Due to the symmetrical properties of the system, the equation for \(\:{\mathbf{V}}_{\left(1\right)13}\left(\mathbf{s}\right)\) observed at relay R31 can be derived by substituting (L − x) for x in (19):

$${V_{(1)13}}(s)=\frac{{2{V_{F1}}}}{s}\left( {\frac{{{Z_1}}}{{{Z_1}+s{L_{dc}}+{Z_{b1}}}}} \right)\frac{{1 - {k_1}(L - x)}}{{1+s{T_1}(L - x)}}{e^{\frac{{ - (L - x)s}}{{\,\,{V_{\,1}}}}}}$$
(20)

Equations (19) and (20) highlight the attenuation effect of traveling waves over the distance as they propagate along the cable. The amplitude of the traveling wave decreases exponentially with distance due to the inherent resistive and inductive properties of the line.

Following (19), the zero-mode voltage \(\:{\:\text{V}}_{\left(0\right)13}\left(\text{s}\right)\), incorporating the fault distance x, given by:

$${V_{(0)13}}(s)=\frac{{2{V_{F0}}}}{s}\left( {\frac{{{Z_0}}}{{{Z_0}+s{L_{dc}}+{Z_{b1}}}}} \right)\frac{{1 - {k_0}x}}{{1+s{T_0}x}}{e^{\frac{{ - sx}}{{\,\,{V_0}}}}}$$
(21)

Where V0 denotes the propagation characteristics of zero-mode traveling waves along the cable. The parameters k0, and T0 describe the characteristics of zero-mode traveling waves, with lower velocity and higher attenuation constant.

Formulation of line mode voltage components at external relay

A portion of the traveling wave initiated by fault point f13 propagates into the adjacent cable. Consequently, the voltage \(\:{\mathbf{V}}_{\left(1\right)12}\left(\mathbf{s}\right)\) measured at R12 is determined as:

$${V_{(1)12}}(s)=\left( {\frac{{{Z_1}}}{{{Z_1}+s{L_{dc}}}}} \right)\left( {\frac{{2{V_{F1}}}}{s} - ({Z_1}+s{L_{dc}}){i_{(1)13}}(s)} \right)$$
(22)

Based on Fig. 5, i(1)13(s) can be calculated as:

$${i_{(1)13}}(s)=\frac{{2{V_{F1}}}}{s}\left( {\frac{1}{{{Z_1}+s{L_{dc}}}}} \right)\frac{{1 - {k_1}x}}{{1+s{T_1}x}}{e^{\frac{{ - sx}}{{\,\,{V_1}}}}}$$
(23)

_____

Directions>
A) Reproduce the passage on traveling-wave fault equations word for word, from "Equations (19) and (20)" up to and including "higher attenuation constant.".
B) In the passage on traveling-wave fault equations, what causes the amplitude of the traveling wave to decrease exponentially with distance?

Input data>
_____

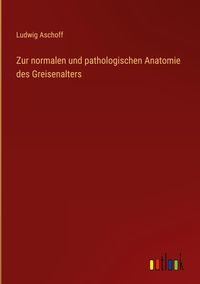 Produktbild: Zur normalen und pathologischen Anatomie des Greisenalters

_____

Task solutions>
A)
Equations (19) and (20) highlight the attenuation effect of traveling waves over the distance as they propagate along the cable. The amplitude of the traveling wave decreases exponentially with distance due to the inherent resistive and inductive properties of the line.

Following (19), the zero-mode voltage \(\:{\:\text{V}}_{\left(0\right)13}\left(\text{s}\right)\), incorporating the fault distance x, given by:

$${V_{(0)13}}(s)=\frac{{2{V_{F0}}}}{s}\left( {\frac{{{Z_0}}}{{{Z_0}+s{L_{dc}}+{Z_{b1}}}}} \right)\frac{{1 - {k_0}x}}{{1+s{T_0}x}}{e^{\frac{{ - sx}}{{\,\,{V_0}}}}}$$
(21)

Where V0 denotes the propagation characteristics of zero-mode traveling waves along the cable. The parameters k0, and T0 describe the characteristics of zero-mode traveling waves, with lower velocity and higher attenuation constant.

B) The inherent resistive and inductive properties of the line cause it.